WHAT THIS TASK INVOLVES:
Give exactly the lines from the one that contains "Cover of 5-Ingredient" through the end of the entries below, both included; the pictures stay out.

[Captioned web image data]
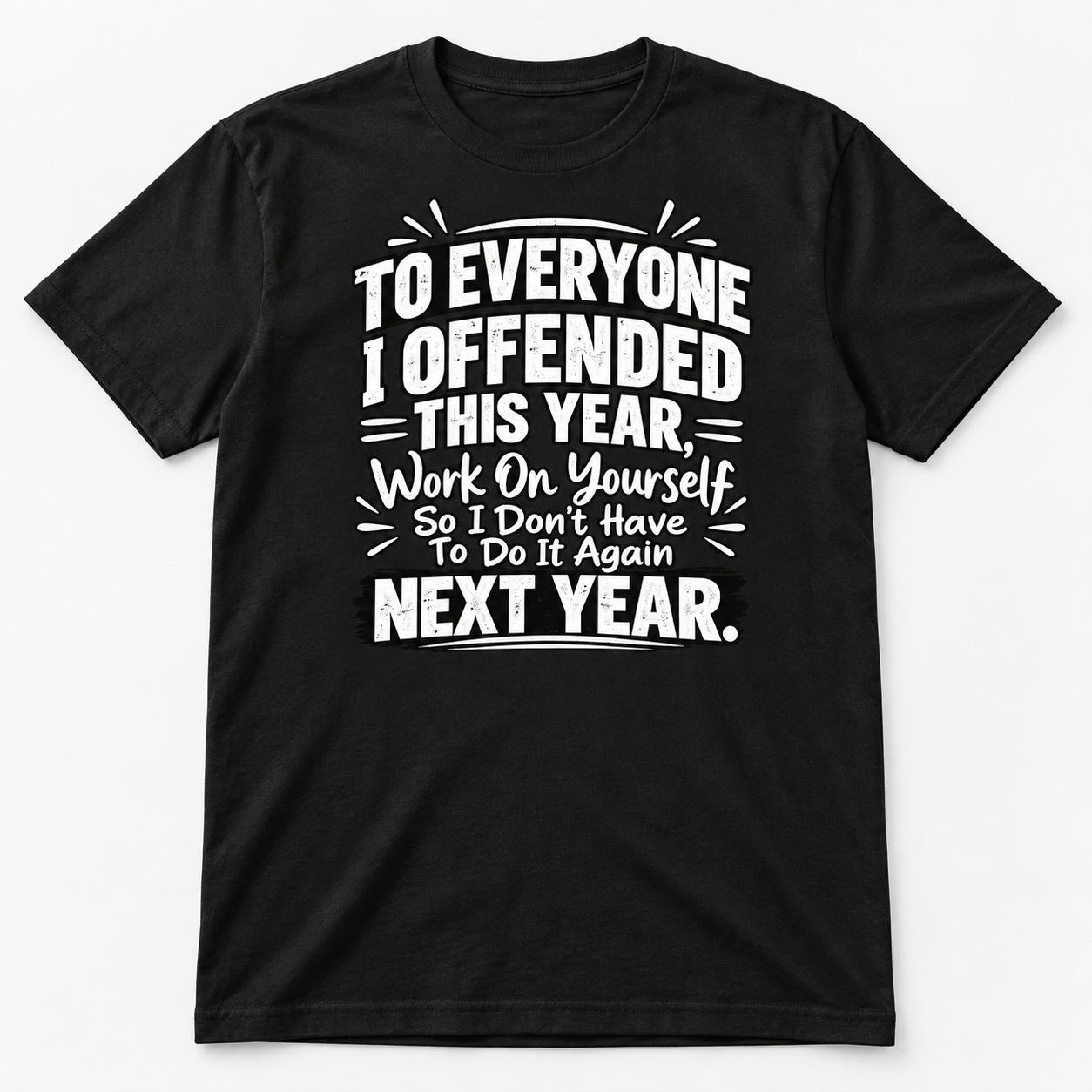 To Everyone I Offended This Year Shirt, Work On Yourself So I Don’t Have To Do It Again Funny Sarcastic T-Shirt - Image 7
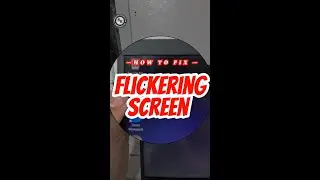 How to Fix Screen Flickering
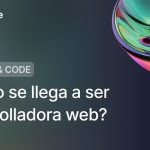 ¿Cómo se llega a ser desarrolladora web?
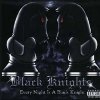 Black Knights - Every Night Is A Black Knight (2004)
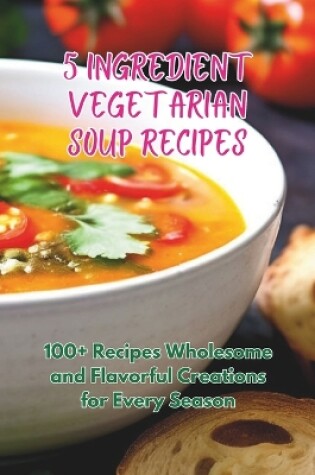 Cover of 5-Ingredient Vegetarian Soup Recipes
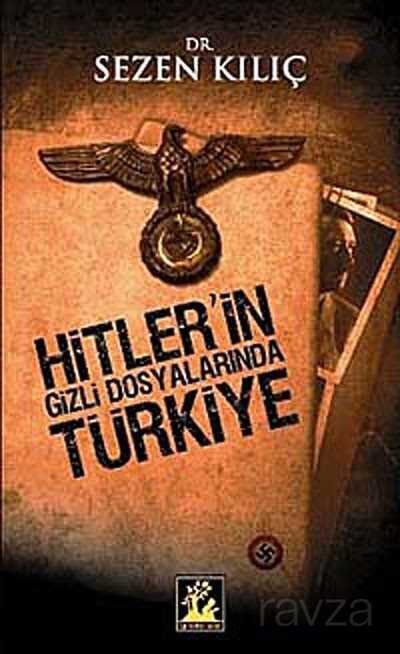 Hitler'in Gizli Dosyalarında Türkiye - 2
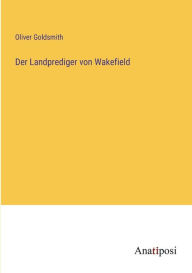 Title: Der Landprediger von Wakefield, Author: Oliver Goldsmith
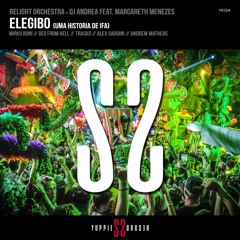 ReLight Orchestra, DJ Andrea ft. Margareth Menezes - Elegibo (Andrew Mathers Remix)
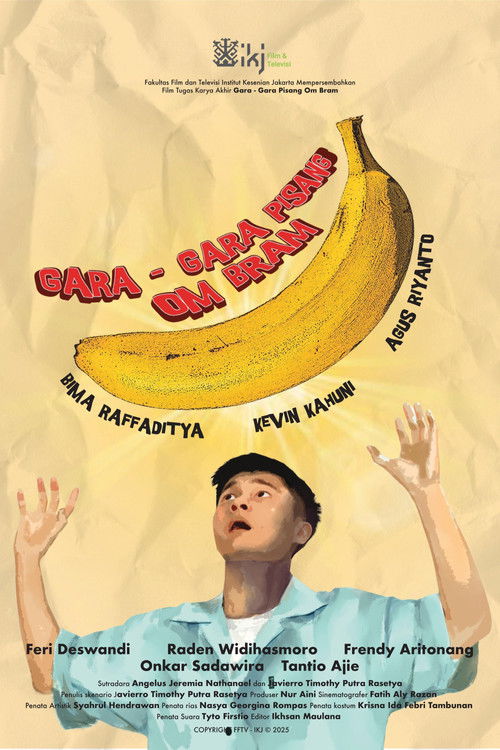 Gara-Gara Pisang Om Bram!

EXERCISE RESULT:
 Cover of 5-Ingredient Vegetarian Soup Recipes
 Hitler'in Gizli Dosyalarında Türkiye - 2
 Title: Der Landprediger von Wakefield, Author: Oliver Goldsmith
 ReLight Orchestra, DJ Andrea ft. Margareth Menezes - Elegibo (Andrew Mathers Remix)
 Gara-Gara Pisang Om Bram!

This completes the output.